Weingast and Marshall. 1988. The industrial organization of Congress; or, Why legislatures, like firms, are not organized as markets. Journal of Political Economy 96 (February): 132-68.
The authors seek to address this puzzle:
"Legislators pursue their reelection goals by attempting to provide benefits to their constituents (assumption 1). Acting alone, they cannot succeed (assumption 3). This, in combination with the diversity of interests they represent, generates gains from exchange and cooperation among legislators. But what institutions underlie--and enforce--this cooperation?"
So why are legislatures organized like firms, not markets? A legislature's internal organization serves the same purpose as a firm's: To keep transactions costs under control.
The literature gives us an old, inadequate model of legislatures: the vote trading ("logrolling") model. This model recognizes (correctly) that legislators can gain from a market in legislative votes/support (logrolling):
"By giving away votes on issues that have lower marginal impact on their district (and therefore on their electoral fortunes) in exchange for votes on issues having a larger marginal impact, legislators are better off. Whether or not they incorporate an explicit auction, models of the legislative market for votes have considerable appeal."
However, simply concluding that these incentives for vote trading will lead to actual vote trading is incorrect.
"A careful inspection [of this overly simple view of logrolling], however, reveals that this approach assumes away some of the deepest problems plaguing legislative exchange.
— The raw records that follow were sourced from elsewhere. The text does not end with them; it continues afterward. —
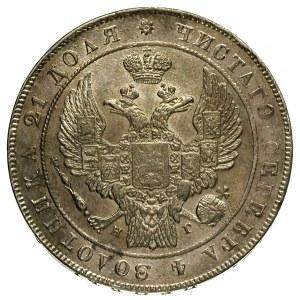 rubel 1834, Petersburg, Bitkin 161, bardzo ładny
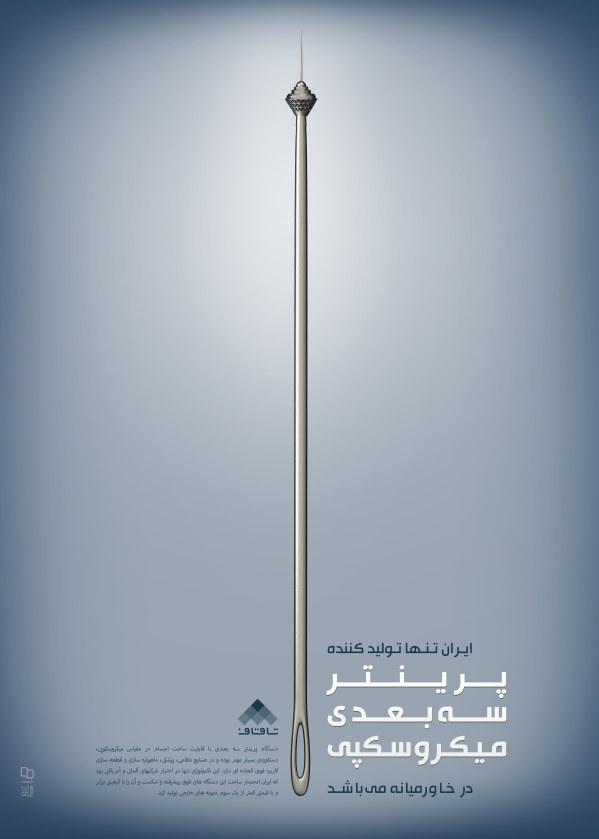 TAQAF 14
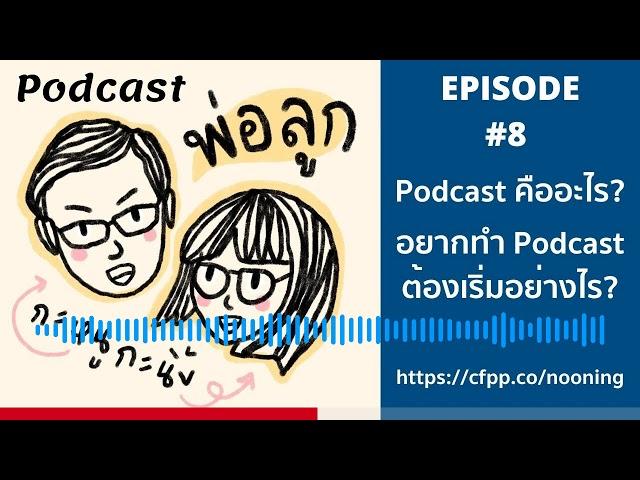 Podcast พ่อลูก กะหนูกะนิ้ง NooNing 5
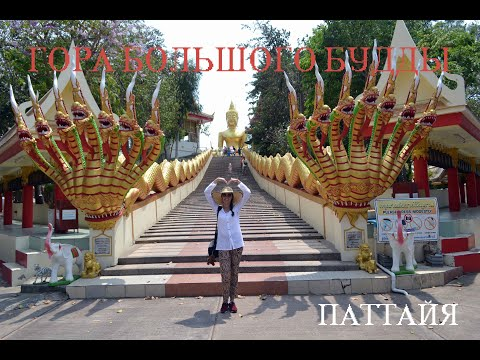 Холм Большого Будды // Big Buddha Hill Pattaya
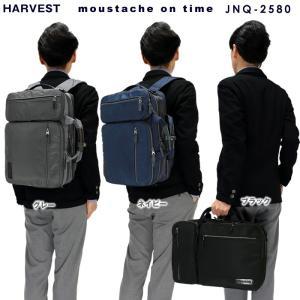 【キャッシュレス5%還元!!】ハーヴェスト ハーベストmoustache on time 3WAYビジネスバッグ ビジネスリュック JNQ-2580 2019年ss|gloopy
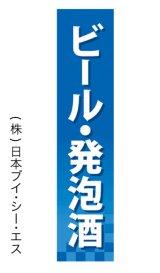 【ビール・発泡酒】仕切パネル(受注生産品)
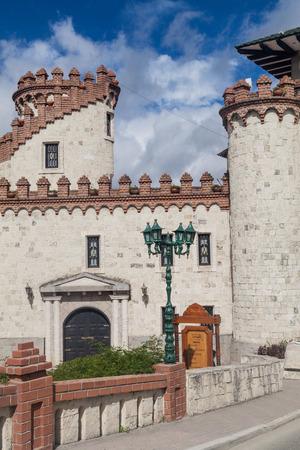 Puerta de la Ciudad (Door to the City) gate in Loja, Ecuador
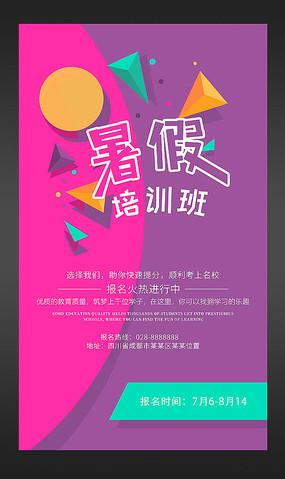 暑假培训班招生海报设计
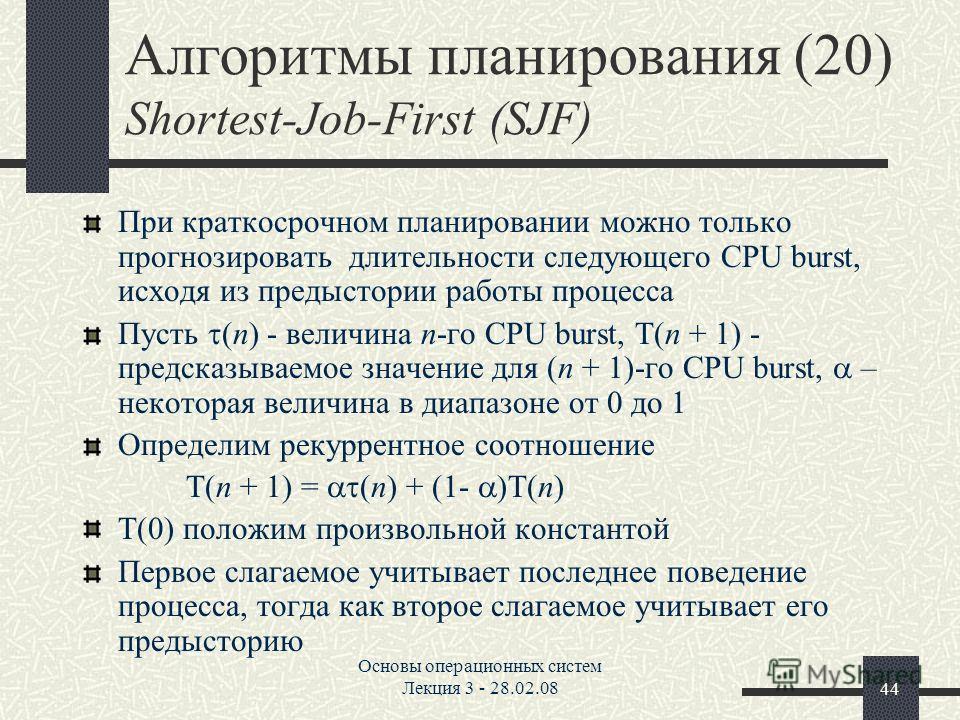 Основы операционных систем Лекция 3 - 28.02.0844 Алгоритмы планирования (20) Shortest-Job-First (SJF) При краткосрочном планировании можно только прогнозировать длительности следующего CPU burst, исходя из предыстории работы процесса Пусть (n) - вели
It assumes, for example, that all bills and their payoffs are known in advance; that is, there are no random or unforeseen future events that may influence outcomes or payoffs."
"A variety of exchange problems arise because the value of today's legislation significantly depends on next year's legislative events. Members of future sessions face incentives different from those faced when the trade occurred and may seek, for example, to amend, abolish, or simply ignore previous agreements."
Because the vote trading model ignores institutions, it succumbs to a couple of problems.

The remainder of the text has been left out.